Begin

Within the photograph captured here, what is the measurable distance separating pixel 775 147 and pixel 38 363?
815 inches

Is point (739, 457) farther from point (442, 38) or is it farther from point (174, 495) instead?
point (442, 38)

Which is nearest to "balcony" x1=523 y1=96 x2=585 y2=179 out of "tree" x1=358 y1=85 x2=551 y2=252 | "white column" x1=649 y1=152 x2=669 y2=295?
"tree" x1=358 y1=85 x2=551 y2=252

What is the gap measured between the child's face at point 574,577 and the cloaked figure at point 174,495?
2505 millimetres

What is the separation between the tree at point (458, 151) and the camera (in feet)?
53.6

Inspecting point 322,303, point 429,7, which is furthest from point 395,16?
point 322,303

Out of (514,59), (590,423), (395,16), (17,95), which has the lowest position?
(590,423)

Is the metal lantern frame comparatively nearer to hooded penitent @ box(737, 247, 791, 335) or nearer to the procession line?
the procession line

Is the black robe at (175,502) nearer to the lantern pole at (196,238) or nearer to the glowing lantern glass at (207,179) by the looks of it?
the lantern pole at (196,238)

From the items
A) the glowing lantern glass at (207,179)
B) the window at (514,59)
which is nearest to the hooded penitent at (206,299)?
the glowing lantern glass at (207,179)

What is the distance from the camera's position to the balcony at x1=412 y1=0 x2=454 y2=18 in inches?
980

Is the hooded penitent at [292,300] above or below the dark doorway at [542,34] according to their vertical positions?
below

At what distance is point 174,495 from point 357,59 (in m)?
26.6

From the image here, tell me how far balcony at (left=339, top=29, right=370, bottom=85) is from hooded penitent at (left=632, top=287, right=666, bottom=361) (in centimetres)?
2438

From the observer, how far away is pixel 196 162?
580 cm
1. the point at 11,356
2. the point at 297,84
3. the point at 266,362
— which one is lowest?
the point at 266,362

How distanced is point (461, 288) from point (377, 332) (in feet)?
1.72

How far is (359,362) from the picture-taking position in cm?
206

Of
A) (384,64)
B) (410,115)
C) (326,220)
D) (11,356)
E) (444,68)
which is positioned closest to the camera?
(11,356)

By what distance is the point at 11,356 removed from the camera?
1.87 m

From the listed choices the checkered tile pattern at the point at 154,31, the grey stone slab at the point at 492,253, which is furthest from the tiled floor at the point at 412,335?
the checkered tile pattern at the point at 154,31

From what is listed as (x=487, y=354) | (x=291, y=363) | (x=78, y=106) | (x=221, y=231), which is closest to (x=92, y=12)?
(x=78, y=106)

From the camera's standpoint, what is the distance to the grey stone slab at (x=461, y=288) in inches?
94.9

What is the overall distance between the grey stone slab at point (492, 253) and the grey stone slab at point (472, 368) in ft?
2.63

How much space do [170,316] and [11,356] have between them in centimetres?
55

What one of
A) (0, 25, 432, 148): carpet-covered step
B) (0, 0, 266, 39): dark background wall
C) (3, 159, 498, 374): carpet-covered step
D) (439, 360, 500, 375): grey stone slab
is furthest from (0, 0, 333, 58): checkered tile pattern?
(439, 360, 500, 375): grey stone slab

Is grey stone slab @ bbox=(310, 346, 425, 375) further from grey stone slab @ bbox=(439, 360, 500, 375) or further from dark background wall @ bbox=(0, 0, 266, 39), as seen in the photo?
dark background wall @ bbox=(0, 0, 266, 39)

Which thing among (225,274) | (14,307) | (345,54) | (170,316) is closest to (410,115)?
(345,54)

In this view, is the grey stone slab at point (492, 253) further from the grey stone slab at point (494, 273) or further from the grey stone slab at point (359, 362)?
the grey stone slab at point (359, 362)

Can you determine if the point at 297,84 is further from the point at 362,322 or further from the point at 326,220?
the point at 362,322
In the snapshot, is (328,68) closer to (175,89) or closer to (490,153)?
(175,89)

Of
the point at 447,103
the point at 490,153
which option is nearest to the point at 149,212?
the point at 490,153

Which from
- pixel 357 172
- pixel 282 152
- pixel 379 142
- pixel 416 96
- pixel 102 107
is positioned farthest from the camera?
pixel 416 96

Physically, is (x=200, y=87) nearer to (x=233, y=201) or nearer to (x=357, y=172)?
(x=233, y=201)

End

**WHAT THE TASK REQUIRES:** Rewrite the listing as a Markdown table with the columns Row and Line, starting with the line containing "In the snapshot, is" and continuing through the end of the listing. Number each row and leave out blank lines.

**SOLUTION TO THIS EXERCISE:**
| Row | Line |
|---|---|
| 1 | In the snapshot, is (328,68) closer to (175,89) or closer to (490,153)? |
| 2 | (175,89) |
| 3 | Of |
| 4 | the point at 447,103 |
| 5 | the point at 490,153 |
| 6 | which option is nearest to the point at 149,212? |
| 7 | the point at 490,153 |
| 8 | Which from |
| 9 | - pixel 357 172 |
| 10 | - pixel 282 152 |
| 11 | - pixel 379 142 |
| 12 | - pixel 416 96 |
| 13 | - pixel 102 107 |
| 14 | is positioned farthest from the camera? |
| 15 | pixel 416 96 |
| 16 | Physically, is (x=200, y=87) nearer to (x=233, y=201) or nearer to (x=357, y=172)? |
| 17 | (x=233, y=201) |